Differentiable Digital Signal Procressing (DDSP) enables direct integration of classic signal processing elements with end-to-end learning, utilizing strong inductive biases without sacrificing the expressive power of neural networks. This approach enables high-fidelity audio synthesis without the need for large autoregressive models or adversarial losses, and permits interpretable manipulation of each separate model component. In all figures below, linear-frequency log-magnitude spectrograms are used to visualize the audio, which is synthesized with a sample rate of 16kHz.
The additive synthesizer generates audio as a sum of sinusoids at harmonic (integer) multiples of the fundamental frequency. A neural network feeds the synthesizer parameters (fundamental frequency, amplitude, harmonic distribution). Harmonics follow the frequency contours of the fundamental, loudness is controlled by the amplitude envelope, and spectral structure is determined by the the harmonic distribution.
We train a DDSP decoder on a datset of violin performances, resynthesizing audio from loudness and fundamental frequency extracted from the original audio. First, we note that resynthesis is realistic and perceptually very similar to the original audio. The decoder feeds into an additve synthesizer and filtered noise synthesizer, whose outputs are summed before running through a reverb module. Since each the model is composed of interpretable modules, we can examine that audio output from each module to find a modular decomposition of the original audio signals.
|Additive Synthesizer Parameters|
|Noise Synthesizer and Reverb Parameters|
Timbre transfer from singing voice to violin. F0 and loudness features are extracted from the voice and resynthesized with a DDSP decoder trained on solo violin. To better match the conditioning features, we first shift the fundamental frequency of the singing up by two octaves to fit a violin’s typical register. The resulting audio captures many subtleties of the singing with the timbre and room acoustics of the violin dataset. Note the interesting “breathing” artifacts in the silence corresponding to unvoiced syllables from the singing
Besides feeding the decoder, the fundamental frequency directly controls the additive synthesizer and has structural meaning outside the context of any given dataset. Beyond interpolating between datapoints, this inductive bias enables the model to extrapolate to new conditions not seen during training. Here, we shift resynthesize audio from the solo violin model after transposing the fundamental frequency down an octave and outside the range of the training data. The audio remains coherent and resembles a related instrument such as a cello.
As seen above, a benefit of our modular approach to generative modeling is that it becomes possible to completely separate the source audio from the effect of the room. Bypassing the reverb module during resynthesis results in completely dereverberated audio, similar to recording in an anechoic chamber.
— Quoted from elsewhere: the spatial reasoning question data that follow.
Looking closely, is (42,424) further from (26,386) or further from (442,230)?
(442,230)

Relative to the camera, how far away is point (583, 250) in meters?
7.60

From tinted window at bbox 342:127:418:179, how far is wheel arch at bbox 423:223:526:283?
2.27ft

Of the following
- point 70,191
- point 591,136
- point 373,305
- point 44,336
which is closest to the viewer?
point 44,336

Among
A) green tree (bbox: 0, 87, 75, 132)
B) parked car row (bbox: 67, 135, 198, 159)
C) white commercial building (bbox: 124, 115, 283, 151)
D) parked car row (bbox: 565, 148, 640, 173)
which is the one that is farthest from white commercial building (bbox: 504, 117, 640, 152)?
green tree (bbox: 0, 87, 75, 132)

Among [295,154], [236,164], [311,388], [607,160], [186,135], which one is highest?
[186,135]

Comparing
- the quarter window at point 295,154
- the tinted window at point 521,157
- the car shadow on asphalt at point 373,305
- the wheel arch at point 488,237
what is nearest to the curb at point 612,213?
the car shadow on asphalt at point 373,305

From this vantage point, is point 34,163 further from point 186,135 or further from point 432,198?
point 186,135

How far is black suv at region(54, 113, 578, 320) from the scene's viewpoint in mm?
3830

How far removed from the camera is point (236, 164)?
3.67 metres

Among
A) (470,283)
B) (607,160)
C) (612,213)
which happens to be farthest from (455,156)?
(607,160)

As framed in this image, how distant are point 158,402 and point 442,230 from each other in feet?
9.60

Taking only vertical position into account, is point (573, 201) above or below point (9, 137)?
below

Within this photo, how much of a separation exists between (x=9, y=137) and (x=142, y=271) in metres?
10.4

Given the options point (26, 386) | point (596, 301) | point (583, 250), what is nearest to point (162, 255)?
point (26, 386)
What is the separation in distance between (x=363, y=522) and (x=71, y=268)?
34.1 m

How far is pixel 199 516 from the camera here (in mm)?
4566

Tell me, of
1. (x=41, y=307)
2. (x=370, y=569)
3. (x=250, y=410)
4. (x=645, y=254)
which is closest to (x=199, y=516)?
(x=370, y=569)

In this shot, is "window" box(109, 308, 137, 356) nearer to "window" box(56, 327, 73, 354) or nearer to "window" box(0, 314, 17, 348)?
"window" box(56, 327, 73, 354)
We can also apply the learned reverb model to new audio, in this case singing, and effectively transfer the acoustic environment of the solo violin recordings.
Note that the dereverberated audio sounds almost unnatural, as most environments always have some amount of acoustic reflections. To make convey the quality of the dereverberation, we apply two new reverberations, effectively transforming the acoustic environment of the original recording.
Separate interpolations over loudness, pitch, and timbre. The conditioning features (solid lines) are extracted from two notes and linearly mixed (dark to light coloring). The features of the resynthsized audio (dashed lines) closely follow the conditioning. On the right, the latent vectors,
The maximum likelihood loss of autoregressive waveform models is imperfect because a waveform's shape does not perfectly correspond to perception. For example, the three waveforms below sound identical (a relative phase offset of the harmonics) but would present different losses to an autoregressive model.
While the original models were not optimized for size, initial experiments are promising in scaling down for realtime aplications. The "tiny" model below is a single 256 unit GRU trained on the solo violin dataset and performing timbre transfer.
|Baseline (~6M parameters)||Tiny (~240k parameters)|
The DDSP Autoencoder model uses a CREPE model to extract fundamental frequency. The supervised variant uses pretrained weights that are fixed during training, while the unsupervised variant learns the weights jointly with the rest of the network. The unsupervised model learns to generate the correct frequency, but with less timbral accuracy due to the increased difficulty of the task.